When the work runs out (and it always runs out), the spaghetti western card game BANG! is an entertaining pastime. I could write an essay on the rules and best strategies for this game, but will refrain as I realize you are likely not as bored as I am at the moment. In short there are four characters and I try to win the game with each character once a day, it’s a little like hitting for the cycle in baseball…no big deal. The days go by faster when we have internet. On these glorious days I can load rudimentary versions of Facebook and Gmail. I scroll through my newsfeed and read all of the previous day’s headlines only because the internet isn’t strong enough to load full articles. This is usually when the cycle of malaise and anxiety worsens because I learn about the latest idiotic and damaging thing that Trump has said, done or God forbid, legislated. I then gripe to my Peace Corps friends over messenger about said revolting headlines and the conversations usually end something like this, “This really makes me not want to go back to the States.” Other ways I pass the time are by writing grocery lists, planning future trips or writing self indulgent journal entries such as this one.

Now it’s lunchtime! Lunch is exciting. My house is about a 10 minute walk from the DAC office so it’s easy to walk back for a quick bite and a much needed chat with Chris. While choking down leftover lentils, we typically end up playing a verbal game of who has had the worst, weirdest or most boring morning. Hint — no one is a winner in this game. An alternative game that we like to throw in for variety is, “What would you rather be eating?” In this game we daydream of all the foods unavailable to us; again, no one wins. In all seriousness, these lunchtime reprieves are my saving grace and allow me to laugh off the previous morning’s frustrations and take on the rest of the day.

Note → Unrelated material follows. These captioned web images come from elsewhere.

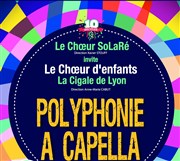 Le Choeur SoLaRé invite La Cigale de Lyon - Polyphonie du monde Thtre de Chtillon Affiche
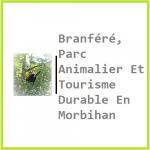 Branféré, Parc Animalier Et Tourisme Durable En Morbihan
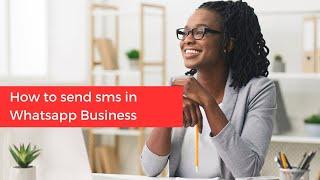 How to send sms in Whatsapp Business using Msgclub | Process of SMS sending in Whatsapp Business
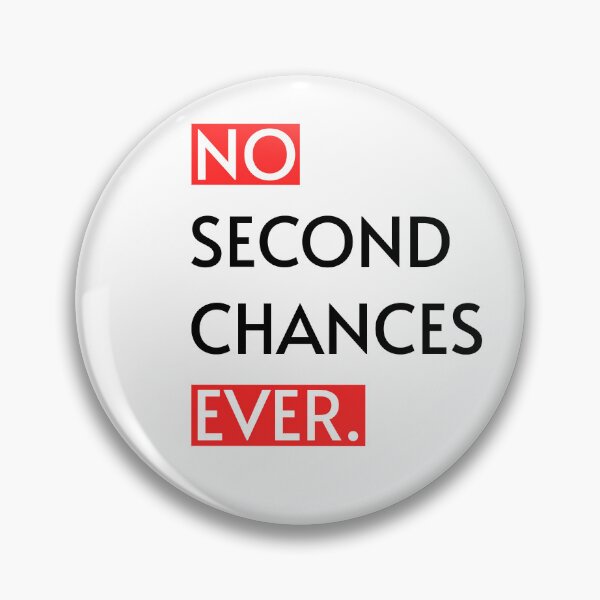Item preview, No Second Chance designed and sold by Hic21.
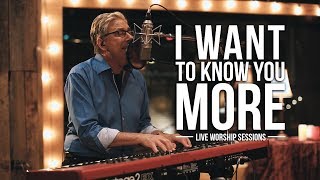 Don Moen  I Want to Know You More  Praise and Worship Music [upl. by Menides291]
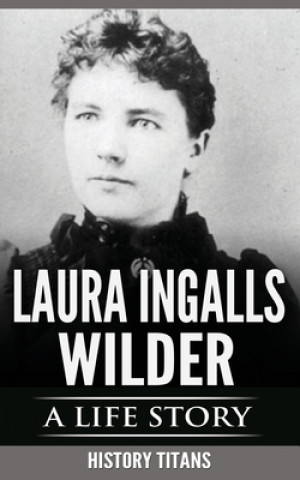 Laura Ingalls Wilder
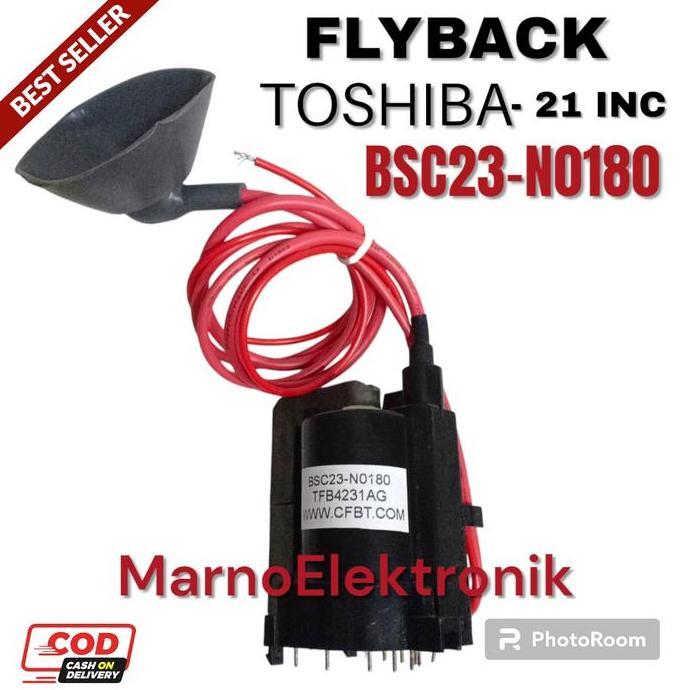 PLAYBACK FLYBACK TV TOSHIBA 21 INC BSC23-N0180 BSC23 N0180 ORIGINAL A2162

The afternoons are free of meetings, so I typically ask my supervisor if we should work on that report, speech, letter, etc… The typical response is “Eish Lorato, ke lapile…kamoso.” Translation: “Oh boy Rebecca, I’m tired…tomorrow.” The remainder of the afternoon passes slowly as most people sleep due to the exhaustion from the morning’s taxing duties. Being in the office ALL day is very important to people as it signifies that you are part of the team, so I sit and wait even though nothing is happening. When 4:30 arrives all of the sleeping bodies suddenly jump to life and with great speed and efficiency head for the exits.

Once again back at home, I workout, cook dinner and sit down to a couple of hours of Friends reruns with my love.

I write about my typical day not to complain about my Peace Corps service, but rather to offer up an alternative to the preconceived notion of what Peace Corps is like. Most days are some variation on the above narrative. Most days aren’t fulfilling, most days I question my purpose and most days are frankly, quite dull. But the thing is I keep up the long tedious slog because there are payoff days. They might be rare, but days when you have a meaningful conversation, days when you receive a grant, days when you can dispel a myth about sex or dating are truly inspiring. DAC days are typically the norm but payoff days make the lentils and endless BANG! games worth it, or at least that’s what I keep telling myself.